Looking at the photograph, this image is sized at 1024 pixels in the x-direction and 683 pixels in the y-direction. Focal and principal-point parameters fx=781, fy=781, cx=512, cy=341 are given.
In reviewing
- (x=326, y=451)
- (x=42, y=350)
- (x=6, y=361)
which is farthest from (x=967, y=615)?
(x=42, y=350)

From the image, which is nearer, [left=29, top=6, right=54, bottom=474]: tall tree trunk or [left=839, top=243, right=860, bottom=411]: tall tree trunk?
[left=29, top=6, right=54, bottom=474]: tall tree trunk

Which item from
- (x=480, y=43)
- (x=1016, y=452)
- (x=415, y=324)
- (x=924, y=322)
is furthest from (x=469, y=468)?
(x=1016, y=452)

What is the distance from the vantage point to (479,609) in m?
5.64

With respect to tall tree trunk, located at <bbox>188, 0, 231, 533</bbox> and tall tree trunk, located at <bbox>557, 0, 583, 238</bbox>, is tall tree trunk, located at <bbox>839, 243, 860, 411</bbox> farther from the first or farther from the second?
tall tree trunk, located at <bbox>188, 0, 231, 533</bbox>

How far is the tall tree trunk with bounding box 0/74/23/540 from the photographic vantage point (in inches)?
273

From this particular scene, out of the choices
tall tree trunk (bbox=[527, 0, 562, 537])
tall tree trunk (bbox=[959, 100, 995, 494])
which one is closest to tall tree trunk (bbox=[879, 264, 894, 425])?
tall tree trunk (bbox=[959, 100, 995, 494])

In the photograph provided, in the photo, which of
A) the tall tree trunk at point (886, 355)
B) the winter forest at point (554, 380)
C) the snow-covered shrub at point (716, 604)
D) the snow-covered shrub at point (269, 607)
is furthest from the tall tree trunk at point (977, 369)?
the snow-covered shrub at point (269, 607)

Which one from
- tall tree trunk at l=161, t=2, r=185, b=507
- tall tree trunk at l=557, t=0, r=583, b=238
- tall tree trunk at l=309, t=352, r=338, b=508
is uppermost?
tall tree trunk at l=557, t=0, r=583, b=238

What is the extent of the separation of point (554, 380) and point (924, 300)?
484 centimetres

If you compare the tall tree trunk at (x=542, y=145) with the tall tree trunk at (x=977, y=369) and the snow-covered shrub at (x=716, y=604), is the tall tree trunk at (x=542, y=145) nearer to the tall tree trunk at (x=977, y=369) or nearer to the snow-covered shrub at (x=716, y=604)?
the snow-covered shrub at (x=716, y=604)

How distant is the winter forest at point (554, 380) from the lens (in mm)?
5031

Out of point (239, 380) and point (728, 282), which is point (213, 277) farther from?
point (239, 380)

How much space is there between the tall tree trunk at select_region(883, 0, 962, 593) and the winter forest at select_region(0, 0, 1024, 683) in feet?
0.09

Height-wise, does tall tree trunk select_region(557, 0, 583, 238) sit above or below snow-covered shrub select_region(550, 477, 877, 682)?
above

++++++++++

What to work on> Please rewrite all the items above as a JSON list of strings, with one string for each line and no blank lines.

Result below>
[
  "Looking at the photograph, this image is sized at 1024 pixels in the x-direction and 683 pixels in the y-direction. Focal and principal-point parameters fx=781, fy=781, cx=512, cy=341 are given.",
  "In reviewing",
  "- (x=326, y=451)",
  "- (x=42, y=350)",
  "- (x=6, y=361)",
  "which is farthest from (x=967, y=615)?",
  "(x=42, y=350)",
  "From the image, which is nearer, [left=29, top=6, right=54, bottom=474]: tall tree trunk or [left=839, top=243, right=860, bottom=411]: tall tree trunk?",
  "[left=29, top=6, right=54, bottom=474]: tall tree trunk",
  "Which item from",
  "- (x=480, y=43)",
  "- (x=1016, y=452)",
  "- (x=415, y=324)",
  "- (x=924, y=322)",
  "is furthest from (x=469, y=468)?",
  "(x=1016, y=452)",
  "What is the distance from the vantage point to (479,609) in m?",
  "5.64",
  "With respect to tall tree trunk, located at <bbox>188, 0, 231, 533</bbox> and tall tree trunk, located at <bbox>557, 0, 583, 238</bbox>, is tall tree trunk, located at <bbox>839, 243, 860, 411</bbox> farther from the first or farther from the second?",
  "tall tree trunk, located at <bbox>188, 0, 231, 533</bbox>",
  "How far is the tall tree trunk with bounding box 0/74/23/540 from the photographic vantage point (in inches)?",
  "273",
  "From this particular scene, out of the choices",
  "tall tree trunk (bbox=[527, 0, 562, 537])",
  "tall tree trunk (bbox=[959, 100, 995, 494])",
  "which one is closest to tall tree trunk (bbox=[879, 264, 894, 425])?",
  "tall tree trunk (bbox=[959, 100, 995, 494])",
  "In the photograph provided, in the photo, which of",
  "A) the tall tree trunk at point (886, 355)",
  "B) the winter forest at point (554, 380)",
  "C) the snow-covered shrub at point (716, 604)",
  "D) the snow-covered shrub at point (269, 607)",
  "is furthest from the tall tree trunk at point (977, 369)?",
  "the snow-covered shrub at point (269, 607)",
  "Which one from",
  "- tall tree trunk at l=161, t=2, r=185, b=507",
  "- tall tree trunk at l=557, t=0, r=583, b=238",
  "- tall tree trunk at l=309, t=352, r=338, b=508",
  "is uppermost?",
  "tall tree trunk at l=557, t=0, r=583, b=238",
  "What is the extent of the separation of point (554, 380) and point (924, 300)?",
  "484 centimetres",
  "If you compare the tall tree trunk at (x=542, y=145) with the tall tree trunk at (x=977, y=369) and the snow-covered shrub at (x=716, y=604), is the tall tree trunk at (x=542, y=145) nearer to the tall tree trunk at (x=977, y=369) or nearer to the snow-covered shrub at (x=716, y=604)?",
  "the snow-covered shrub at (x=716, y=604)",
  "How distant is the winter forest at point (554, 380) from the lens (in mm)?",
  "5031",
  "Out of point (239, 380) and point (728, 282), which is point (213, 277) farther from?",
  "point (239, 380)",
  "How much space is there between the tall tree trunk at select_region(883, 0, 962, 593) and the winter forest at select_region(0, 0, 1024, 683) in feet?",
  "0.09",
  "Height-wise, does tall tree trunk select_region(557, 0, 583, 238) sit above or below snow-covered shrub select_region(550, 477, 877, 682)?",
  "above"
]